Re: Vaccuum best practice: cronjob or autovaccuum?

From: Joao Ferreira gmail <joao(dot)miguel(dot)c(dot)ferreira(at)gmail(dot)com>
To: PG-General Mailing List <pgsql-general(at)postgresql(dot)org>
Subject: Re: Vaccuum best practice: cronjob or autovaccuum?
Date: 2008-08-28 16:15:06
Message-ID: 1219940106.9846.69.camel@jmf-ubuntu
Views: Raw Message | Whole Thread | Download mbox | Resend email
Thread:
Lists: pgsql-general

Hello,

I'dd like to apologise about my short knowledge of VACUUM FULL and
REINDEX.

I'm just stating what I do in my case. I don not know if it is a corner
case or not.

I've been dealing with this specific application which is very demanding
for Postgres for about 2 years.

When autovacuum was introduced, I kept the weekly VACUUM FULL because it
efectively brings disk ocupatio down, dispite it grows back after a few
hours. It's just re-assuring to me to make sure that at least one of the
vacuums it's working when I see the weekly drop of disk ocupation.

On Thu, 2008-08-28 at 11:27 -0400, Bill Moran wrote:
> In response to Joao Ferreira gmail <joao(dot)miguel(dot)c(dot)ferreira(at)gmail(dot)com>:
> >
> > On Thu, 2008-08-28 at 19:53 +0800, Phoenix Kiula wrote:
> > > On our database of about 5GB we vaccuum all of our 12 tables (only one
> > > is huge, all others have about 100,000 rows or so) every hour or so.
> >
> > if you refer to manual VACUUM or VACUUM FULL every hour is probably too
> > much. You should aim your vacuum full for about 1ce per week.
>
> This statement is ambiguous. Advice about VACUUM is _very_ different
> than advice about VACUUM FULL.
>
> Running a normal VACUUM once an hour may be exactly what you need, but
> you didn't give enough evidence one way or the other. Look into the
> various system catalog tables to see how much bloat your tables and
> indexes have and track that over time to see if autovac and/or your
> cron vacuum is keeping things in check.
>
> > > But we also have autovaccuum enabled. Is this okay? Do the two vaccuum
> > > processes contradict each other, or add unnecessary load to the
> > > system?
>
> If you're cron jobs are vacuuming enough, then autovac will simply
> take a few CPU cycles to realize that nothing needs to be done.
>
> > you'll find that once in a while (start at once/week and build up or
> > down from there) you can/should:
> >
> > - vacuum full
> > - reindex your tables
> > - reindex your indexes
> Whoah there. How on earth did you derive that from those documents?

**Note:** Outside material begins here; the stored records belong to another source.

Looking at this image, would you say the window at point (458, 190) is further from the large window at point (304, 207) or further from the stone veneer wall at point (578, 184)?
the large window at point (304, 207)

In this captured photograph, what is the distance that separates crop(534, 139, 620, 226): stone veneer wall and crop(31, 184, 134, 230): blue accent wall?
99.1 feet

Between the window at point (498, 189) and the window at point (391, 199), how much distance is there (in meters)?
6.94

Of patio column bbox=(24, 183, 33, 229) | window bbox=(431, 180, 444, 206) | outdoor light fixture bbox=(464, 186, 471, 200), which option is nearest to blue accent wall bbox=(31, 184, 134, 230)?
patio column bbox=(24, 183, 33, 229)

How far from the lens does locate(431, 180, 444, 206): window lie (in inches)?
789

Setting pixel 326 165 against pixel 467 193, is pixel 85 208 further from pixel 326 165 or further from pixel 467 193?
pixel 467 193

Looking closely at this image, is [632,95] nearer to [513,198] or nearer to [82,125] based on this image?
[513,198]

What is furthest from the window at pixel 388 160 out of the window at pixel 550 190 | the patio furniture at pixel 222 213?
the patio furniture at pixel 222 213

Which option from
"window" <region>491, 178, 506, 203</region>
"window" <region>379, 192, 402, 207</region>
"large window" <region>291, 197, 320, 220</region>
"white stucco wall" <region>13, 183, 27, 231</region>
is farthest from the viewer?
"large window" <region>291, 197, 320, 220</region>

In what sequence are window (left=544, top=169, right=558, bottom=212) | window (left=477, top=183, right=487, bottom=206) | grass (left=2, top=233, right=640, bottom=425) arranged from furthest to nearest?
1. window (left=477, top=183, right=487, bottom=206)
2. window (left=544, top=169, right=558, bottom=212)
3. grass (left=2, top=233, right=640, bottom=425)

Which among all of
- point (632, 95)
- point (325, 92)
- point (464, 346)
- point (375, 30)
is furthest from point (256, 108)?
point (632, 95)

I did not say I did. I just advised the original poster to read the
docs. I'm not trying to say 'this is the way'. I'm trynig to say 'read
the docs; the docs are good'.

but, BTW,

quoting:

http://www.postgresql.org/docs/8.3/static/routine-reindex.html

---------------------------------------------
The potential for bloat in non-B-tree indexes has not been well
characterized.
----------------------------------------------------

-------------------------------------------------
It is a good idea to keep an eye on the index's physical size when using
any non-B-tree index type.
----------------------------------------------------

----------------------------------------------------
Also, for B-tree indexes a freshly-constructed index is somewhat faster
to access than one that has been updated many times, because logically
adjacent pages are usually also physically adjacent in a newly built
index. (This consideration does not currently apply to non-B-tree
indexes.) It might be worthwhile to reindex periodically just to improve
access speed.
----------------------------------------------------------

I did some tests (lets say about 50 INSERT/UPDATES per second and somw
thousande DELETEs once in a while).

Query execution time DROPs 10 times after REINDEXING and VACUUM

I've seen 600Megas DROP in disk size ocupation just by reindexing;
additionally about 500 Megas drop by VACCUMING; this was on a 100Megas
of usefull data.

> That's a pretty lousy maintenance plan with lots of unneeded overhead,
> unless you're database has a very edge-case access pattern.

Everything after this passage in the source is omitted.